%%

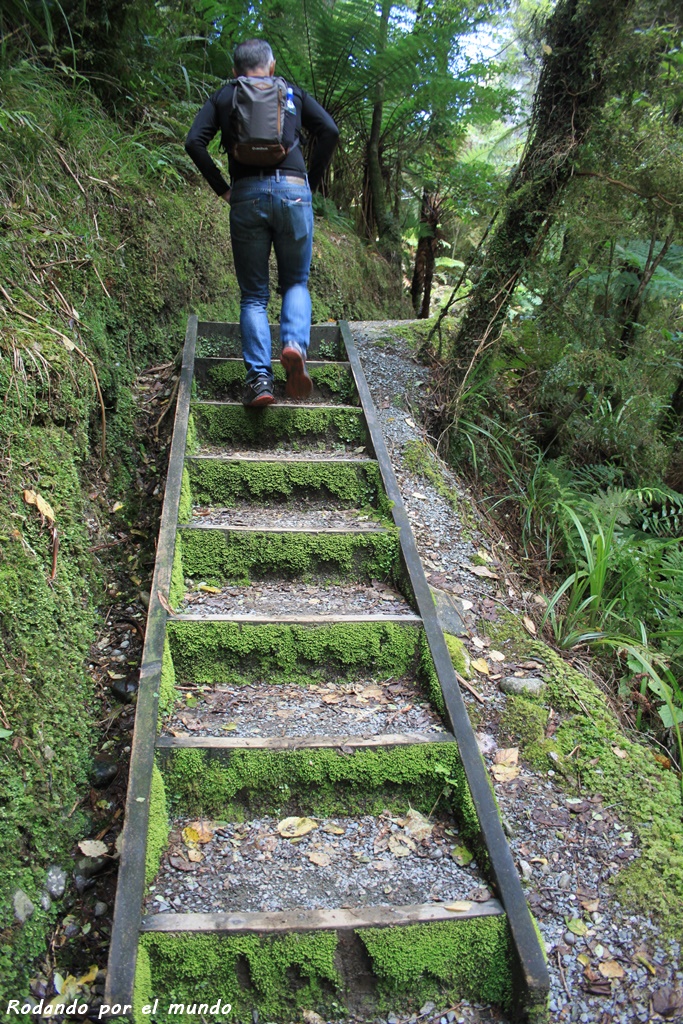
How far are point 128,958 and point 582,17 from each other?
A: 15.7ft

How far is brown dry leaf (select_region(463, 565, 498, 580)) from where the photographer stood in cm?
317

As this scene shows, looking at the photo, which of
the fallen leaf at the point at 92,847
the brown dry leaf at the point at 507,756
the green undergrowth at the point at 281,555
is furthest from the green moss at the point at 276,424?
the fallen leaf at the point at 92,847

%%
%%

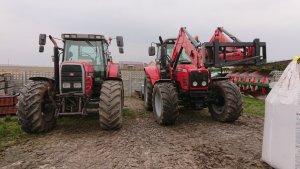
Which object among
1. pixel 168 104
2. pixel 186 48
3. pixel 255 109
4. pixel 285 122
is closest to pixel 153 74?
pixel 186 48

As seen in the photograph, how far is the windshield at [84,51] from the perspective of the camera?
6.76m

%%

Copy every line in the material above that contains the string "brown". Case counts.

• **Finished task**
How far is brown dry leaf (select_region(463, 565, 498, 580)) from where the photographer stood in cm?
the brown dry leaf at the point at 507,756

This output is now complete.